Sunday, April 5, 2009

Who was she?

I assume everyone has a mysterious relative, someone to whom you are genetically linked but whose character and motivation and behavior is mysterious to you.
Mine is my paternal grandmother, Germaine Marie Jeanne Levêque Lehner.

She was born June 2, 1892 at 9:30 PM in Saint-Vaast-la-Hougue
I know the time exactly not from any family Bible, but from the horoscope that was drawn up for her in 1942 by Ethel Bret Harte who was very particular about the time of birth as it placed the sun in 12˚ Capricorn and the ruler, Mercury, in 0˚ Capricorn, both of which are brought into the 4th house. (I have no idea what any of that means.)
The discovery of the horoscope is what has prompted this writing.

I have a stack of Grumbacher sketchbooks filled with my grandmother’s watercolors. As in dozens. My siblings and cousins have dozens more. She painted hundreds of these abstract watercolors, so many that it is impossible not to wonder what compelled her. They are all similar in style, and each one is different.
I have a horsehair trunk full of her correspondence. I have a few leather notebooks with her poems. I haven’t read every single thing but I have read enough to be frustrated by the dreamy evasive quality of much of her poetry and by the generalities that fill the letters addressed to her.
Yet I know THINGS happened.
How soon after she married my grandfather did it become clear they were profoundly ill-suited for each other?
She was French, he was German.
She believed in Theosophy, astrology and numerology. She was a dancer, artist, probably a hypochondriac, a devotée of H.G. Wells, Annie Besant, Tagore and Rudolf Steiner.
He was a cotton trader, a brilliant businessman, and a patriarch.
OK – on the basis of those characteristics there is no reason to presume they were ill-suited. Great marriages have been forged from greater dissimilarities.
****
* **EXERCISE INSTRUCTIONS**
Reproduce the stretch of the text about the grandmother from "Yet I know THINGS" through "and Rudolf Steiner.", keeping every word unchanged. Rely only on the text about the grandmother and nothing outside it.

* **DATA BLOCK**
****
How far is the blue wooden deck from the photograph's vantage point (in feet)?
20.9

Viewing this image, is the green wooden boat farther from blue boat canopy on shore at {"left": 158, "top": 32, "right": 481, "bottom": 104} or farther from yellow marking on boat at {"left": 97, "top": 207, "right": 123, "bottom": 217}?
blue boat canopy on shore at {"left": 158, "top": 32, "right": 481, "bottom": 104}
****
* **RESPONSE AREA**
Yet I know THINGS happened.
How soon after she married my grandfather did it become clear they were profoundly ill-suited for each other?
She was French, he was German.
She believed in Theosophy, astrology and numerology. She was a dancer, artist, probably a hypochondriac, a devotée of H.G. Wells, Annie Besant, Tagore and Rudolf Steiner.